### EXTRACT PROVIDED
§ §
Affordable Housing Financing Guide

9% LIHTC in Houston

How 9% LIHTC Works in Houston: A Local Framing

The 9% Low-Income Housing Tax Credit remains the most powerful equity tool in affordable multifamily development, and Houston is one of the most active markets in Texas for competitive allocations. In Texas, the program runs through the Texas Department of Housing and Community Affairs (TDHCA), which administers competitive scoring rounds and sets aside credits by region and population category. Houston falls within TDHCA's urban competitive pool, where demand from experienced sponsors consistently outpaces available credit authority. That means a winning application in Houston requires more than a clean site and a capable team. It requires a scoring strategy built around TDHCA's Qualified Allocation Plan, thoughtful set-aside targeting, and a capital stack that is fully committed before the application is submitted.

Houston's regulatory environment creates an unusual combination of flexibility and uncertainty. There is no citywide zoning code, which simplifies land assembly and eliminates many of the use-permit hurdles that slow deals in zoned markets. But the absence of zoning also means entitlement is less predictable. Deed restrictions, deed-restricted communities, and municipal utility district boundaries introduce site-specific constraints that require early legal review. The City of Houston Housing and Community Development Department administers HOME, CDBG, and local gap financing, while the Houston Housing Authority operates an active project-based voucher program that can significantly strengthen a project's operating pro forma. Sponsors who understand how to layer these local resources with TDHCA credits are the ones who close deals in this market.

The sponsor profile that wins 9% allocations in Houston typically includes a track record of completed LIHTC developments, relationships with TDHCA-approved syndicators and equity investors, and a predevelopment team capable of managing the full QAP scoring exercise. First-time developers can participate in Houston, but they are most successful when partnered with an experienced co-developer or operating as part of a community development entity with existing TDHCA relationships. The City's established affordable corridors in the Third Ward, Fifth Ward, Acres Homes, and Near Northside remain the most active submarkets for 9% deals, with emerging activity in East End and Near Southeast.

The Capital Stack in Houston

A typical 9% LIHTC deal in Houston runs between eight million and twenty-five million dollars in total development cost. The credit equity tranche, generated by selling the tax credits to an investor through a syndicator, generally covers approximately 70 percent of TDC. That equity contribution is what makes the 9% credit transformative relative to other affordable programs. It dramatically reduces the permanent debt load and the corresponding debt service coverage requirements, which in turn makes deeply affordable rents financially viable.

The remaining capital stack layers in from multiple sources. The construction phase is typically financed by a bank, CDFI, or mission-focused lender providing a short-term construction loan that will be repaid at conversion with permanent debt and equity proceeds. The permanent loan on a 9% deal is intentionally small because the credit equity covers so much of the stack. That structure reduces permanent debt service and supports the deep income targeting that TDHCA's QAP rewards. Soft debt from state and local programs fills the remaining gap. In Houston, active soft debt sources include the City of Houston Housing and Community Development Department's HOME and CDBG allocations, Harvey disaster recovery CDBG-DR funds for qualifying sites (noting that these are winding down), and project-based vouchers from the Houston Housing Authority, which improve operating income rather than providing upfront capital but can support a larger permanent loan. TDHCA's own soft debt programs at the state level may also be layered in for deals serving targeted populations or geographic priorities. Sponsor equity and deferred developer fee round out the stack.
§ §
### DATA EXCERPTS
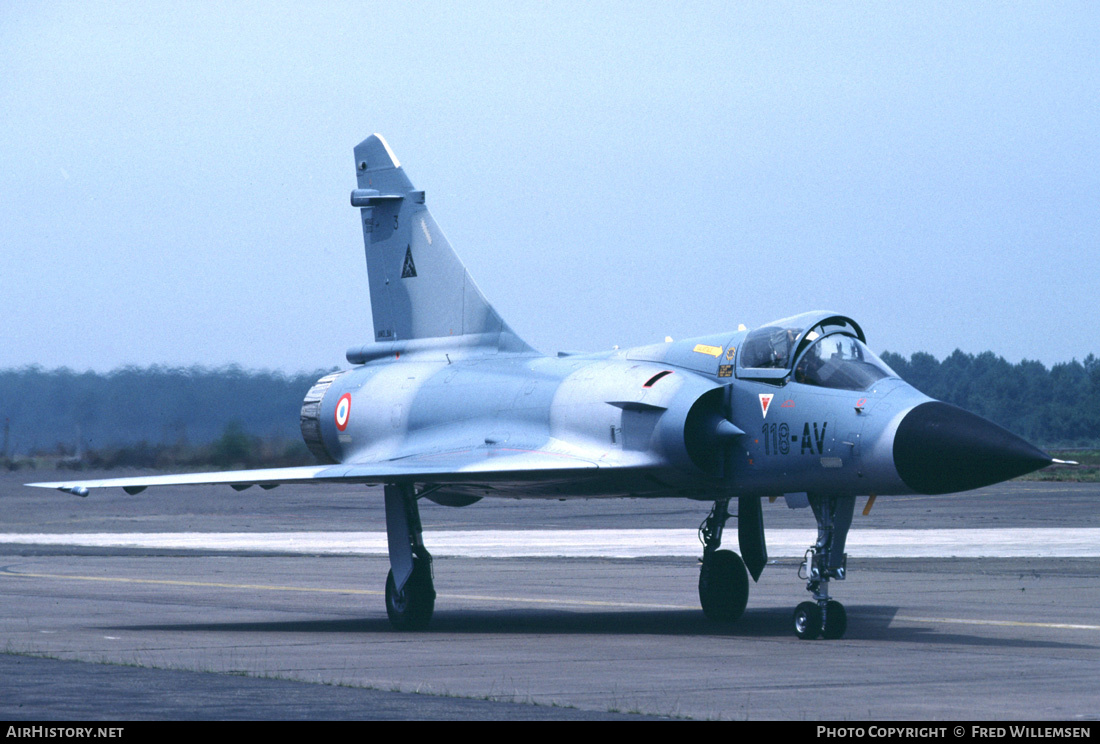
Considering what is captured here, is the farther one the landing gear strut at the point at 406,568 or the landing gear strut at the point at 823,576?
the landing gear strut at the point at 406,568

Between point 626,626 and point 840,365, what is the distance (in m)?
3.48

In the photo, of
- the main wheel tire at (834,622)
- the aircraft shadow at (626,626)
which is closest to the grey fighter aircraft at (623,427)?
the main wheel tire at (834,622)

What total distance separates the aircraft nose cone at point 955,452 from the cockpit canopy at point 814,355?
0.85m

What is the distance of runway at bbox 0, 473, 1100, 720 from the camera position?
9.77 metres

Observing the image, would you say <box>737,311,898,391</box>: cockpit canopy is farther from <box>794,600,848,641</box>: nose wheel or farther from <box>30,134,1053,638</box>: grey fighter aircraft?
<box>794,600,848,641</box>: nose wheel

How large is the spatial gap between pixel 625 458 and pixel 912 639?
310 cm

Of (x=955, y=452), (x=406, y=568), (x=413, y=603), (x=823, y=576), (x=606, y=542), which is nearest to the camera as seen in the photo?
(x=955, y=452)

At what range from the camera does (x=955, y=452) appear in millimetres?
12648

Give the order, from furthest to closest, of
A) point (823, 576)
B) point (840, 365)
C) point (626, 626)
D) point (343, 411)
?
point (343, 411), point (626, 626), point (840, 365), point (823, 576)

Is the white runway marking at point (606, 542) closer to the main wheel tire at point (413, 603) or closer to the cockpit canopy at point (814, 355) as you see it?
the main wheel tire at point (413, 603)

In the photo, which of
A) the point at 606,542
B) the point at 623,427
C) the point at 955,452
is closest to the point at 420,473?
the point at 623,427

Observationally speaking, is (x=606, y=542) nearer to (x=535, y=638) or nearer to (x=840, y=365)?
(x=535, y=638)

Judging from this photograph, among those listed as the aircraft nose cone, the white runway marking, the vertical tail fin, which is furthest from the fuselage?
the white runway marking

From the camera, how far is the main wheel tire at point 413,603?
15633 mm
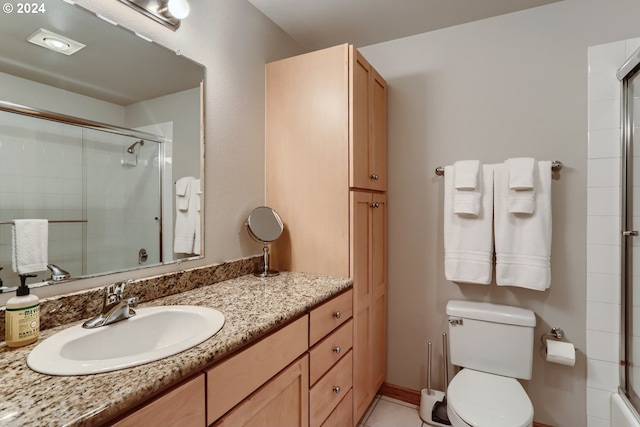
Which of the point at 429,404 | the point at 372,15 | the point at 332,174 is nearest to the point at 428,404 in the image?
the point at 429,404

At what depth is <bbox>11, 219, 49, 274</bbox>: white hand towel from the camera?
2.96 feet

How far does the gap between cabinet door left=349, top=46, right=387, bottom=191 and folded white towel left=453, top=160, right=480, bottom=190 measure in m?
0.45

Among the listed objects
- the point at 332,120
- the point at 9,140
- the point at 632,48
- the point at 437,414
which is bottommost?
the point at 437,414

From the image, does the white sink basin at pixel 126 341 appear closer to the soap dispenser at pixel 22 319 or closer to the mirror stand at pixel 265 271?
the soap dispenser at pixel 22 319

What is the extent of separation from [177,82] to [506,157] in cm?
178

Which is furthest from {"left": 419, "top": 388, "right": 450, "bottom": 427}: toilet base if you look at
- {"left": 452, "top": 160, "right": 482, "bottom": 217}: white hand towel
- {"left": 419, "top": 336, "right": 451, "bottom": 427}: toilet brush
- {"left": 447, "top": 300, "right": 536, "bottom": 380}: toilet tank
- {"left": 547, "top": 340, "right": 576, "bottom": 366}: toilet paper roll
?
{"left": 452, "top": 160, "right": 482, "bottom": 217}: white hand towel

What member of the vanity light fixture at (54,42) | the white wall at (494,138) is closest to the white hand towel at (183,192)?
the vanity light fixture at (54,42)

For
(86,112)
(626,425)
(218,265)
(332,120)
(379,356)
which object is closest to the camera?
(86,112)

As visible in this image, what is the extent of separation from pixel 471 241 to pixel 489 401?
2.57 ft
§ §
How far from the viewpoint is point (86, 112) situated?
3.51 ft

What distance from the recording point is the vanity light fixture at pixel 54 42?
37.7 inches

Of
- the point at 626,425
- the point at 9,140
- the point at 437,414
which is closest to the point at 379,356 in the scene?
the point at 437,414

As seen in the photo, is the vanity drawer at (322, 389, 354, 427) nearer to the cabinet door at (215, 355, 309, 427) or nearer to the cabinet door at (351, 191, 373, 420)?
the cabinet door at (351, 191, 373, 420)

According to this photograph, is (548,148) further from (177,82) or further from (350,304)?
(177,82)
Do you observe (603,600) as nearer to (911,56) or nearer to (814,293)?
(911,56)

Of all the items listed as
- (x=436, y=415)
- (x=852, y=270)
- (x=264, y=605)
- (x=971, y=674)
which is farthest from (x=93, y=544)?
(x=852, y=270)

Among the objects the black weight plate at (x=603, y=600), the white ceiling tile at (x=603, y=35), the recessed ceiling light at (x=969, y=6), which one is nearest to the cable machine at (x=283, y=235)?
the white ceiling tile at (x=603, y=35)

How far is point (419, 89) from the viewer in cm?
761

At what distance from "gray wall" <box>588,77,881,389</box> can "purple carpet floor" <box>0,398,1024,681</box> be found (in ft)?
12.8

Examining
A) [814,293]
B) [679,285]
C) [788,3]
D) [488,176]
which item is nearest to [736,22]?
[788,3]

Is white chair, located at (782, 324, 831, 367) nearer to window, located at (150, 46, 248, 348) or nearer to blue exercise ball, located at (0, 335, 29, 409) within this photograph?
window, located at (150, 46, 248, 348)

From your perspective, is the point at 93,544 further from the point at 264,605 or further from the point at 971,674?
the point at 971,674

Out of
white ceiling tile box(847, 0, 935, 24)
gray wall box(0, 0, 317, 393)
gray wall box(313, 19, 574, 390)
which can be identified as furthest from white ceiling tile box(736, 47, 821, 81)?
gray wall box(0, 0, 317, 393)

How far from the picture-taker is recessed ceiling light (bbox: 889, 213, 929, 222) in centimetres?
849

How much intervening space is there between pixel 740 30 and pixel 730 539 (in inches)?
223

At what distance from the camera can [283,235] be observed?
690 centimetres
§ §
### REQUIRED TASKS
(a) Rewrite the Houston LIHTC guide between "The sponsor profile" and "and Near Southeast.", inclusive, changing "co-developer" to "development partner".
(b) Copy out each line of the records that contains the string "closer".

### TASK-BY-TASK ANSWERS
(a)
The sponsor profile that wins 9% allocations in Houston typically includes a track record of completed LIHTC developments, relationships with TDHCA-approved syndicators and equity investors, and a predevelopment team capable of managing the full QAP scoring exercise. First-time developers can participate in Houston, but they are most successful when partnered with an experienced development partner or operating as part of a community development entity with existing TDHCA relationships. The City's established affordable corridors in the Third Ward, Fifth Ward, Acres Homes, and Near Northside remain the most active submarkets for 9% deals, with emerging activity in East End and Near Southeast.

(b)
Is the white runway marking at point (606, 542) closer to the main wheel tire at point (413, 603) or closer to the cockpit canopy at point (814, 355) as you see it?
From the image, does the white sink basin at pixel 126 341 appear closer to the soap dispenser at pixel 22 319 or closer to the mirror stand at pixel 265 271?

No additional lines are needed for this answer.